** Records supplied follows **

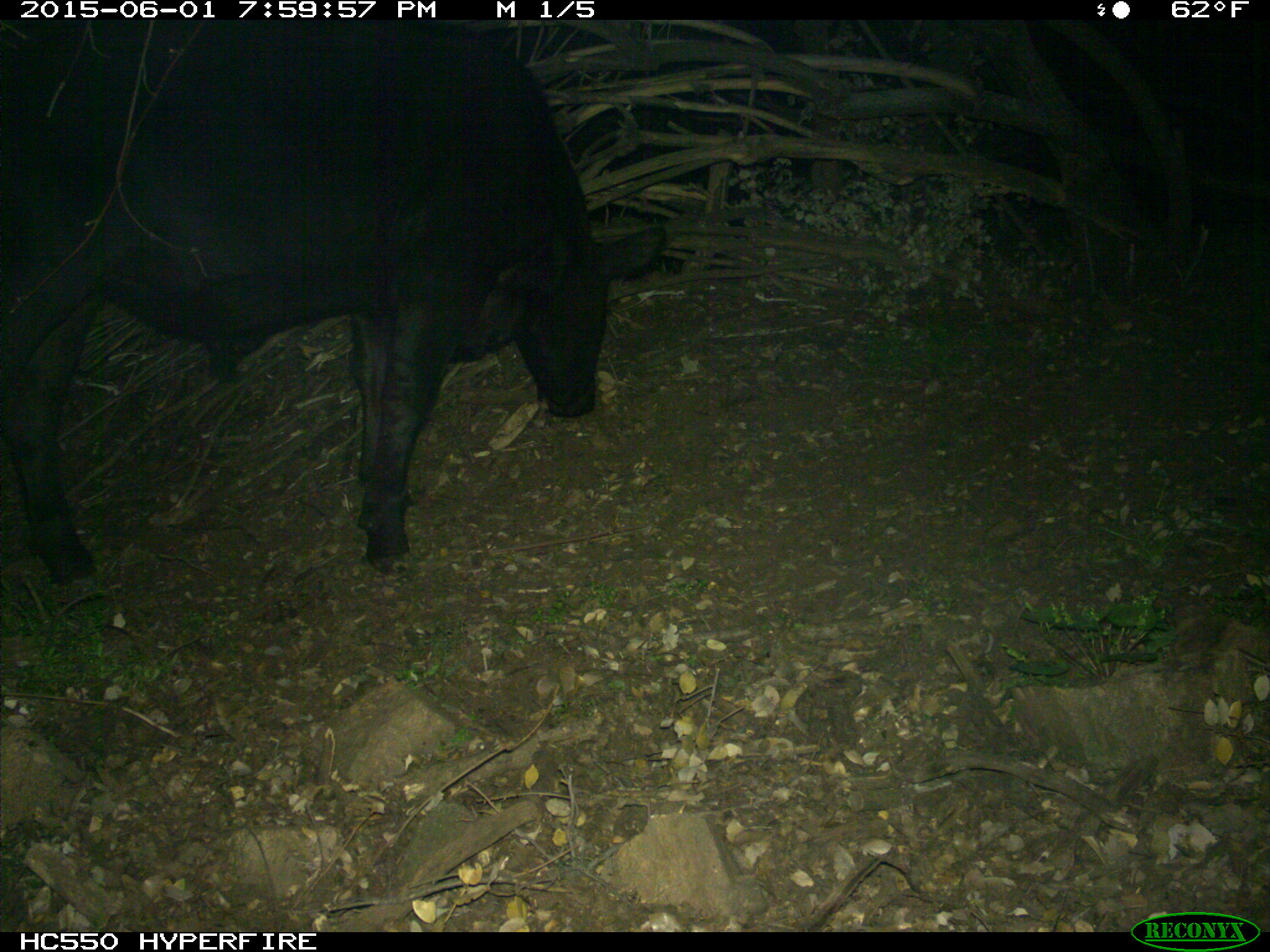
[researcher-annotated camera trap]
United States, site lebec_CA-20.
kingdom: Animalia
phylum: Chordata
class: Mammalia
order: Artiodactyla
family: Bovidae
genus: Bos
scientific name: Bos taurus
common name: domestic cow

** End of Records supplied **

■ What to do ■
Your copy should match every entry above exactly and contain no pictures.

■ Solution ■
[researcher-annotated camera trap]
United States, site lebec_CA-20.
kingdom: Animalia
phylum: Chordata
class: Mammalia
order: Artiodactyla
family: Bovidae
genus: Bos
scientific name: Bos taurus
common name: domestic cow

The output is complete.